Sunday, September 18, 2011

Hay, Garden and a Big WHEW

Whew - been an exciting couple of weeks.    I brought in a few bales of second-cut hay for the old sheep, which put us over the amount (financially speaking) that we needed to make to keep the land classified as agricultural land for tax purposes.    In Maine, one can count both sales figures and product consumed on farm toward this total, and ours includes a bit of both.   I expected this year and next to be tough in this regard, until we got more activities going on the farm, but we were counting every bale and weighing every vegetable this year. 

We still have hay that needs to be sold, but  I don't think that will be a problem this year.   It is a hard year for buyers to find good day.   
Carrots headed for the blanching pot

The hay was difficult to get in the barn because of the wet weather this year.   Three of the last five years have been difficult for hay here, with the heavy clay soils that take a long time to dry.   The investment in a hay tedder this year paid off (a "tedder" helps to cure hay faster, so hay can be brought in during a shorter weather-window).  Modelling related to global warming predicts that Maine should get wetter, so maybe that has something to do with it.   In any case, the rain just underscores that we need to continue to diversity. 
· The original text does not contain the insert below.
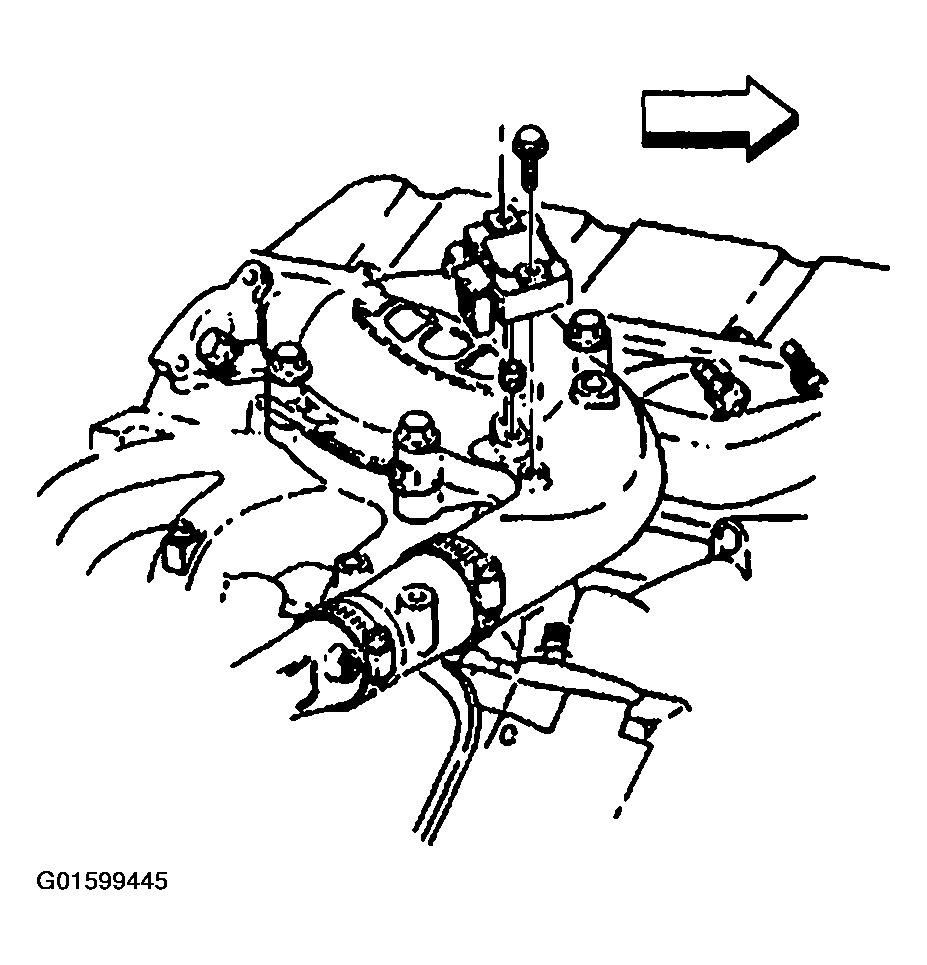 G01599445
The first frost was predicted for last night, although we had the good luck not to get much.   But, just in case, we brought in a lot of vegetables yesterday.   The acorn squash we'll be eating this winter is now in the basement.    I already cooked a couple with butter and brown sugar, and it definitely gets a thumbs up. Some pie pumpkins are curing in an old and warm wooden garage, before being moved to the cool basement with the acorn and spaghetti squash.   The onions are drying.   I've been blanching vegetables all summer for the freezer, which now contains lots of frozen summer squash, broccoli, string beans, and carrots.  There are also bags of frozen cherry tomatoes, and lots of frozen zucchini bread (some with walnuts and chocolate chips).    I'm still intending to put some potatoes, rutabagas, and fresh carrots into the root cellar.

This was the first summer  that we haven't had both adults working full time off-farm, plus trying to run the farm.   Things have changed a lot.   It isn't easy, but it is always interesting.

If anyone reads this who bought hay or seedlings or vegetables from us this year, I just want to say thank you. Every bit helped.   Thanks also to family and friends who listened patiently to intense comments about haying machinery, green manure, or the weather.